Extract provided
You get the drift of the gist.
The best guess for what comes next, via The Hill:
If they aren’t able to reach a deal in the morning, McConnell has vowed to hold a vote after the Senate comes in at noon to try for a second time to advance the stimulus package. Democrats blocked the bill — technically a shell that the coronavirus legislation will be swapped into — arguing that they had not made enough progress.
With Rand Paul now diagnosed as having coronavirus, it’s a safe bet that the Senate is particularly eager to get this bill wrapped up.
So a suggestion and a request:
1. Since many of you are anxiously idled at home, please put good use to your time. Contact your Senators, best calling their district offices or by e-mail. If you call, be polite but pointed; if you e-mail, you can give them a piece of your mind. Decry the corporate welfare and the lack of accountability. Explain why the only way to save the economy is to save worker earnings. If they can do it in Denmark, why can’t we? If tens of millions of American households go bankrupt, and the ones who didn’t are hanging on by their fingernails, who will fill those planes and hotel rooms?

Exercises
1) Edit the passage on the Senate stimulus bill that opens with the words containing "You get the" and closes with "bill wrapped up.", replacing "stimulus package" with "relief package".
2) Proceed with the commentary on the Senate coronavirus bill, picking up after its final sentence.
These rows have no connection to the text above.

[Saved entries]
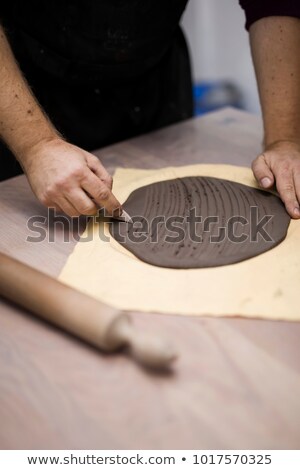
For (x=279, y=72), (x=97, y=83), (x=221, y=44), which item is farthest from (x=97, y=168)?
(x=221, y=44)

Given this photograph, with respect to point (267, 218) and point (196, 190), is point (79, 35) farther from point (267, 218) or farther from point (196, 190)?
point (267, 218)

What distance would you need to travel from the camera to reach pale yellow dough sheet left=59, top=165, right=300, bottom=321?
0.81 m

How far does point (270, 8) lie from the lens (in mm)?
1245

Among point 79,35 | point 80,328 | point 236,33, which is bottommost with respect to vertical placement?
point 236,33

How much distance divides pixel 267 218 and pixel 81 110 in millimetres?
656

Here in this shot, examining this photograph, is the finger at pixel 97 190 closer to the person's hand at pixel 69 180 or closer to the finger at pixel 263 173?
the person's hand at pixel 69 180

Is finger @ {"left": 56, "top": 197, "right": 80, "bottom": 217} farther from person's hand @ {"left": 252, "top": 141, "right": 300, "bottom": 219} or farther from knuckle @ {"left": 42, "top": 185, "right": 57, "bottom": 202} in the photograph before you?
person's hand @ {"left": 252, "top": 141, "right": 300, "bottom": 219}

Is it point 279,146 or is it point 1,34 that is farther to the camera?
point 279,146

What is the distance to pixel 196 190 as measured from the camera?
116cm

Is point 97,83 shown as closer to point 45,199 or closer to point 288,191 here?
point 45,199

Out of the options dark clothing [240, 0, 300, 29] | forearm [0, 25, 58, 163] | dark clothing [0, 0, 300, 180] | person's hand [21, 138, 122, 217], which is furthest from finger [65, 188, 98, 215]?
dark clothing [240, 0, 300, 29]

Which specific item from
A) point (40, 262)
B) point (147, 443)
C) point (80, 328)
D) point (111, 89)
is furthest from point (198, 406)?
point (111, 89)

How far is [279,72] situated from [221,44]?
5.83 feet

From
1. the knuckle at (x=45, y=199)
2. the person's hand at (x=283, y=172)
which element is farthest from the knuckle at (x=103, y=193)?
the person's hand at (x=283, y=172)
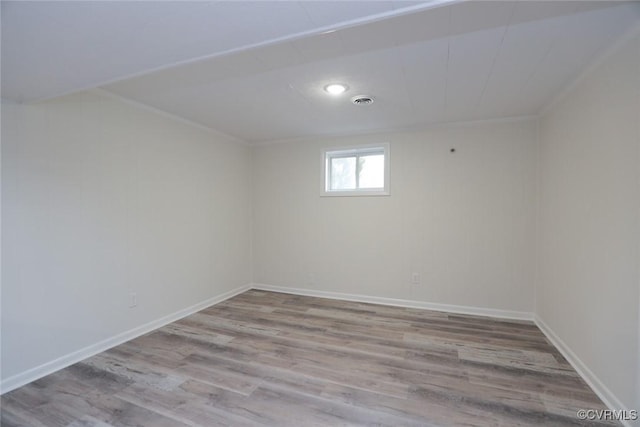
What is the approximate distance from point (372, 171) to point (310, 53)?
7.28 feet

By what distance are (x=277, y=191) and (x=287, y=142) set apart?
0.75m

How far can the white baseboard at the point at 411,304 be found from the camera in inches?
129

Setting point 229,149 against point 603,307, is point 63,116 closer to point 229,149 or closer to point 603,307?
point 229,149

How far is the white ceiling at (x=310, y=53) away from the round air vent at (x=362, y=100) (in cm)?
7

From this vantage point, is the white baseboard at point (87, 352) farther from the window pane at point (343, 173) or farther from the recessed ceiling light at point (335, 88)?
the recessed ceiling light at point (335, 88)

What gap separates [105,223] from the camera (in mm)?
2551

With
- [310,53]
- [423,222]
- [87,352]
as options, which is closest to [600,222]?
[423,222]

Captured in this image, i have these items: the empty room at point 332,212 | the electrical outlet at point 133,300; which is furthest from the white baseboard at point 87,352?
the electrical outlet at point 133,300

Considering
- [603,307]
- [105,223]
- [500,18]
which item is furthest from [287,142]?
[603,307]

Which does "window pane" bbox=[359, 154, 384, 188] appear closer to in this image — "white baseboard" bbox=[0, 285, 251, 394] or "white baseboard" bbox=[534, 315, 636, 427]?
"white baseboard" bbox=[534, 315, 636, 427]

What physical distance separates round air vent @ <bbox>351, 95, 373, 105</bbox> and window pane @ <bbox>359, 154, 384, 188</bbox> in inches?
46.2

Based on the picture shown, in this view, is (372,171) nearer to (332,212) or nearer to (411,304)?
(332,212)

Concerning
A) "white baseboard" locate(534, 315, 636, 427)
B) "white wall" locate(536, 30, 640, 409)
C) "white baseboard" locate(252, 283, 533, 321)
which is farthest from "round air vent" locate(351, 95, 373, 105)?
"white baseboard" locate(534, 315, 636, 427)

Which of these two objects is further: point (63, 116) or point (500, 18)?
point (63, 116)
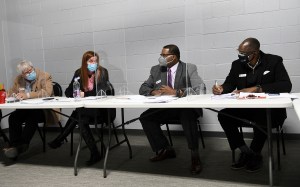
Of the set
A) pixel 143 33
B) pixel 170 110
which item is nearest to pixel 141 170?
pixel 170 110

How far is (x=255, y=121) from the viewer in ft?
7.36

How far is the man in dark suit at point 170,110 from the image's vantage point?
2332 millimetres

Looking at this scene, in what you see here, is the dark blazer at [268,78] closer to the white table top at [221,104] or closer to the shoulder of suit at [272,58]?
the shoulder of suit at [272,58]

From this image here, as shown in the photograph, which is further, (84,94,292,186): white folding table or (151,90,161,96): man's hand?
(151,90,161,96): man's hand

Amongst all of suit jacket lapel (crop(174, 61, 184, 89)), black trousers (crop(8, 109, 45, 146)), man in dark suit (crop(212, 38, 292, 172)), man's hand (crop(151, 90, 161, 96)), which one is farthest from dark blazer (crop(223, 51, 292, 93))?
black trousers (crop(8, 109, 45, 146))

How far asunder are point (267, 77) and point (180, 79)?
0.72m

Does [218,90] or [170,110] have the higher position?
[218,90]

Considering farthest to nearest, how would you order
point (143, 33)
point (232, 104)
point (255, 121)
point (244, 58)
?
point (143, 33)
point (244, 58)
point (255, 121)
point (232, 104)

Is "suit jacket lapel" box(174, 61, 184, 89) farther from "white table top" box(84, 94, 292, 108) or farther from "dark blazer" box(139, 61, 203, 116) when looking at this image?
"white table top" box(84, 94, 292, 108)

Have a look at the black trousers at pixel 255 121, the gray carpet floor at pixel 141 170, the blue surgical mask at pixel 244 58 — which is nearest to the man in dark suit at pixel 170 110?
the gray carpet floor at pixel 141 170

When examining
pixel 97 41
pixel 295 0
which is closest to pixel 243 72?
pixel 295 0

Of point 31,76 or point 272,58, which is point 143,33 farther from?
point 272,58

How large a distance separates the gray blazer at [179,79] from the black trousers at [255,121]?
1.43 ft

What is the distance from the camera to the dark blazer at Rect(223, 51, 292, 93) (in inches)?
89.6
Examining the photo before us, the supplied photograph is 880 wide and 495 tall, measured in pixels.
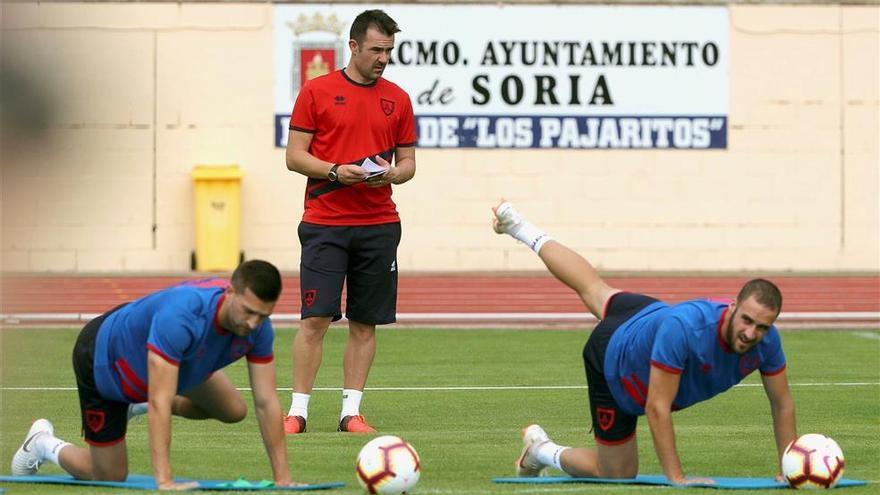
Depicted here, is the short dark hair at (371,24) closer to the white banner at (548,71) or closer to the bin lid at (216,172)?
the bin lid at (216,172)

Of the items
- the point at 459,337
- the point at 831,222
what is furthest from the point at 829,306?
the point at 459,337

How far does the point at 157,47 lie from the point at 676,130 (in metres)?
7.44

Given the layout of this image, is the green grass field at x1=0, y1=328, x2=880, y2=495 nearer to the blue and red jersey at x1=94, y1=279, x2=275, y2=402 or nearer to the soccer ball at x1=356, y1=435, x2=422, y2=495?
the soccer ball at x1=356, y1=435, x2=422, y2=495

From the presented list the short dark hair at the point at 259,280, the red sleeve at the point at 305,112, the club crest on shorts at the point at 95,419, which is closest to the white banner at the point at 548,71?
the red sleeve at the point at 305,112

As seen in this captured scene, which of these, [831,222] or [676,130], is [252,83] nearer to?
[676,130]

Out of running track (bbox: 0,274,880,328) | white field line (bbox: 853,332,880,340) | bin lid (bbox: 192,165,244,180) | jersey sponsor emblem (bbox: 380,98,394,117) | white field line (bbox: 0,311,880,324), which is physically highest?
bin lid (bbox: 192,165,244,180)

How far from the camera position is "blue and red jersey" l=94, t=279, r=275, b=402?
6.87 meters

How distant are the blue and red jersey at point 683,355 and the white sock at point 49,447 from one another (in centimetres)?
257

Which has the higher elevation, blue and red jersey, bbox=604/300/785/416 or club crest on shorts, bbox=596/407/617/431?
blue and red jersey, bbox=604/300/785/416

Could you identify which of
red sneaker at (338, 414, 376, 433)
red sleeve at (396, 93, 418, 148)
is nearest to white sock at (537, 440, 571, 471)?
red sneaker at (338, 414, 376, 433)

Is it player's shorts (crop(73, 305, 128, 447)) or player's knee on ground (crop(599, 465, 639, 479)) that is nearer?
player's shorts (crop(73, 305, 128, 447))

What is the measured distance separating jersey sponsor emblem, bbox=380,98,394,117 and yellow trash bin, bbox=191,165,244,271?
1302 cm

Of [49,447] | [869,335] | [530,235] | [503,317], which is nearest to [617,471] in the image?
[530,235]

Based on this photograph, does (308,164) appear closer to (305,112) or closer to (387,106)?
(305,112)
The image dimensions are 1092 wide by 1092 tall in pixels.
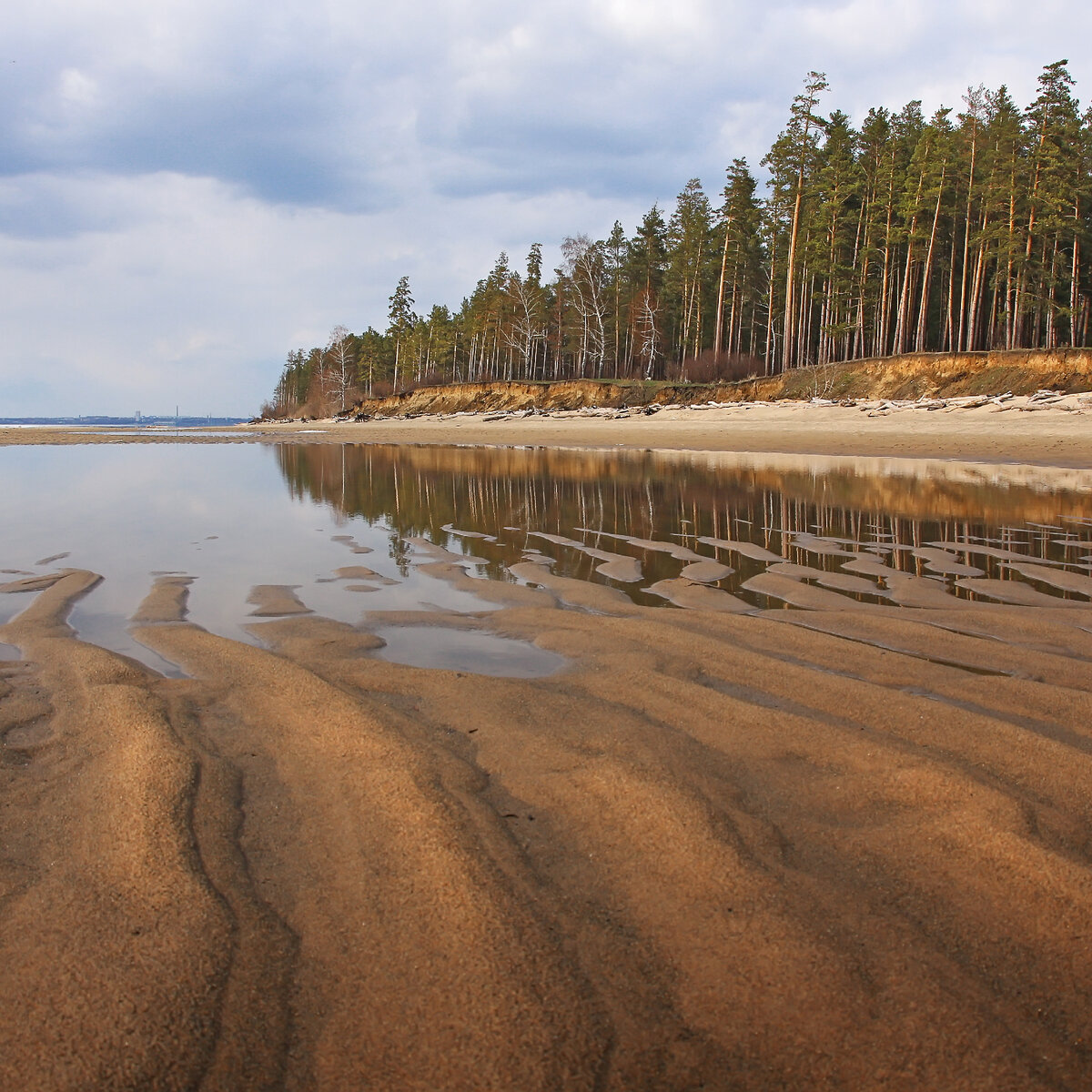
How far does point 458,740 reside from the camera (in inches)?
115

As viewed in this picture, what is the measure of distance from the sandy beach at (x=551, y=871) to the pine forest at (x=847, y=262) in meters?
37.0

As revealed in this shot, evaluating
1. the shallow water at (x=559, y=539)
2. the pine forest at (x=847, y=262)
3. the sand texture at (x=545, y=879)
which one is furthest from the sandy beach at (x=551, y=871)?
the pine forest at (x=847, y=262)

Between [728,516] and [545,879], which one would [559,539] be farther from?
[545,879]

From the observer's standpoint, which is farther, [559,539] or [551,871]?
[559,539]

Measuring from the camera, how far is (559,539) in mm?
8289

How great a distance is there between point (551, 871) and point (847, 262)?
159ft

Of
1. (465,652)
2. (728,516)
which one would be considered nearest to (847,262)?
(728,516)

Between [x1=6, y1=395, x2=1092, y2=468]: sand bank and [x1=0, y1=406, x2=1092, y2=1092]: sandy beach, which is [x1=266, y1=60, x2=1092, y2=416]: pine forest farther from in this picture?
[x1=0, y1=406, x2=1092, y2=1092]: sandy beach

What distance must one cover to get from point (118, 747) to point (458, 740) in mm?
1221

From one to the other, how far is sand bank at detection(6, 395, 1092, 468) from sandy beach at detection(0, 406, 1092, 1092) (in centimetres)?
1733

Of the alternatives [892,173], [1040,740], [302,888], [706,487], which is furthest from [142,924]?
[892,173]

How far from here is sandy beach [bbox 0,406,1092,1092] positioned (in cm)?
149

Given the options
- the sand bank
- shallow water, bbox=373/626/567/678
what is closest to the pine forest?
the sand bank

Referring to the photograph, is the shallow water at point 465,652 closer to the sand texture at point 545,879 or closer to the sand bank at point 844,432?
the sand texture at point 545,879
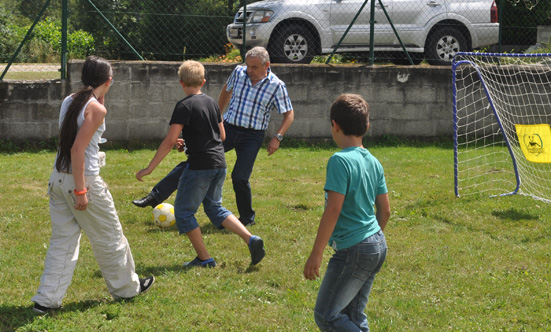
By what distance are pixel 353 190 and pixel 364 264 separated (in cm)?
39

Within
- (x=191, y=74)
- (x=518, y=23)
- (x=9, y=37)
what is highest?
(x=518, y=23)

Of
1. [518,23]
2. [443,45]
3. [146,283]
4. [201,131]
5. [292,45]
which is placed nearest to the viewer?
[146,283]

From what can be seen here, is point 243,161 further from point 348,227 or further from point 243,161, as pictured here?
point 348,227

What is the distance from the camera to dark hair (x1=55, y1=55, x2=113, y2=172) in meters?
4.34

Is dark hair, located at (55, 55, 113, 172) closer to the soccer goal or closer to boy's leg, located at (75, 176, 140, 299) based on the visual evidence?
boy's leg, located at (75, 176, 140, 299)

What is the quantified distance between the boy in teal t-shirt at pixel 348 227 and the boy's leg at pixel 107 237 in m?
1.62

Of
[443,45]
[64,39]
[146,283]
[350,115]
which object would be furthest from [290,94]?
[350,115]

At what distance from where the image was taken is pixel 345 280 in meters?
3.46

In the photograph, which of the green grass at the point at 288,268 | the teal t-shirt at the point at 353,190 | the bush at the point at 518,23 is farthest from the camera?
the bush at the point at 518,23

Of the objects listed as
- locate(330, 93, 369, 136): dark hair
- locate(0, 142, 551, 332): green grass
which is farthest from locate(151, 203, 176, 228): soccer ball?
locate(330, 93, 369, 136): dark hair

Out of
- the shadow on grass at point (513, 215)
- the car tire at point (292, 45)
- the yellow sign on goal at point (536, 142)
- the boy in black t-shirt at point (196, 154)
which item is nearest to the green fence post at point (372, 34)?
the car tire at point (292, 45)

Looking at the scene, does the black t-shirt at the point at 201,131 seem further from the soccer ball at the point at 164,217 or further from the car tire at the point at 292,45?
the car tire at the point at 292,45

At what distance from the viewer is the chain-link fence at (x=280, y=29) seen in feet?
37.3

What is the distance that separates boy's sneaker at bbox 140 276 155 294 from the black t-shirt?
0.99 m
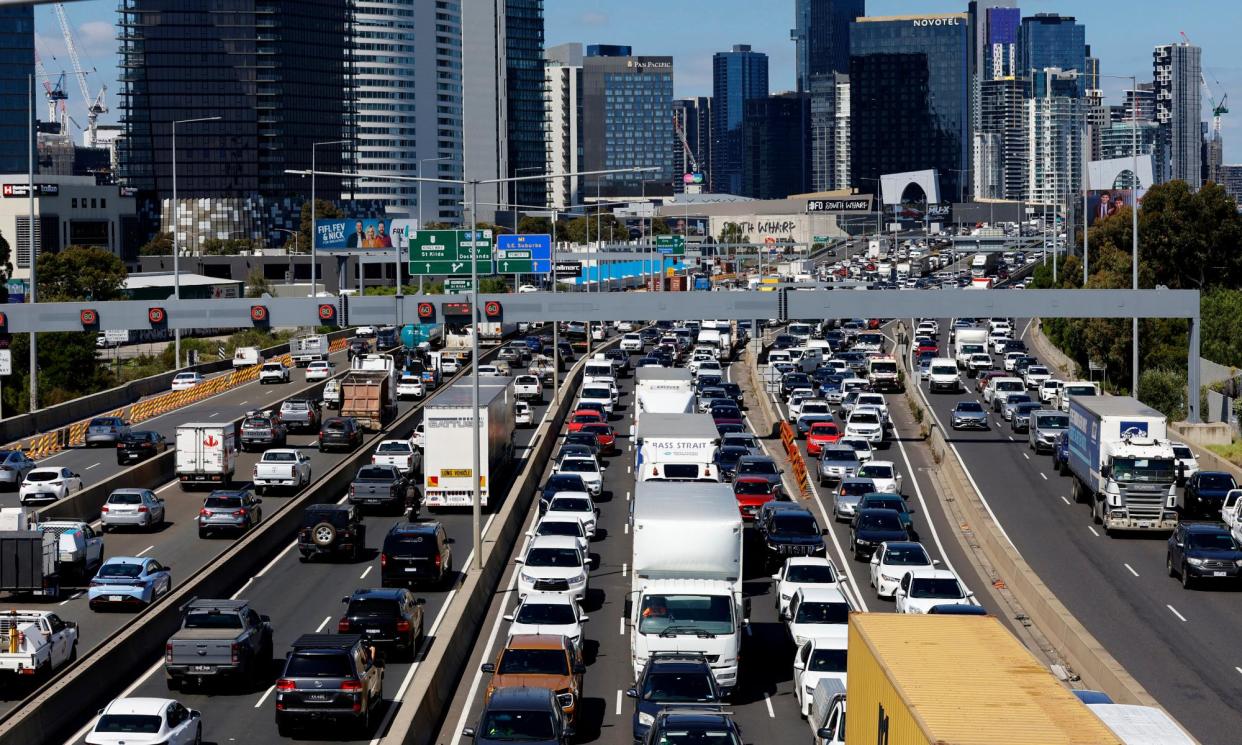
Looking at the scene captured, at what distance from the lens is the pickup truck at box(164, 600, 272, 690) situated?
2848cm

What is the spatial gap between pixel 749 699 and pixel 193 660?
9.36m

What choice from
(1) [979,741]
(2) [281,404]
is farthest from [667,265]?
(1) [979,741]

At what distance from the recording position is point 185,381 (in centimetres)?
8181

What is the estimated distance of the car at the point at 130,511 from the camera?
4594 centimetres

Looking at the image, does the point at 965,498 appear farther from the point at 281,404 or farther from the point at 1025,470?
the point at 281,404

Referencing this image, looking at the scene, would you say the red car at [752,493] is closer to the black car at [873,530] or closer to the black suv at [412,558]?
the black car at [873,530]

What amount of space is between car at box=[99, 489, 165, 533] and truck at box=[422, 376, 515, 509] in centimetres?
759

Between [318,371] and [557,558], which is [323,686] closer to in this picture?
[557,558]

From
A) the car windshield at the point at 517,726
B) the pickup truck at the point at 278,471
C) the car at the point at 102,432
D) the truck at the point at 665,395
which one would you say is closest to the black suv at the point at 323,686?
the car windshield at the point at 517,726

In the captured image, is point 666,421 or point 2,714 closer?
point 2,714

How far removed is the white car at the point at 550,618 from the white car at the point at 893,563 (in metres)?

Responses by item number
1)
You get the drift of the gist.
The best guess for what comes next, via The Hill:
If they aren’t able to reach a deal in the morning, McConnell has vowed to hold a vote after the Senate comes in at noon to try for a second time to advance the relief package. Democrats blocked the bill — technically a shell that the coronavirus legislation will be swapped into — arguing that they had not made enough progress.
With Rand Paul now diagnosed as having coronavirus, it’s a safe bet that the Senate is particularly eager to get this bill wrapped up.

2)
It did make a difference during the TARP that the initial calls were 99% against, and only by dint of companies telling their workers to shill for the bill did it shift to a mere 80% against.
2. I will be off the grid while this story develops. Could you help make this post more like a live blog, filling in links, tweets, and observations?
Not only is the #COVID-19 situation overly dynamic, both on the health and medical fronts, but I am deeply involved in elder care – making masks, arranging for care-giving coverage, getting screens on the doors for fresh air – and do not have time to write a definitive post, even if one could be written. So let’s see the NC commentariat will bring its legendary information gathering and critical thinking skills to bear!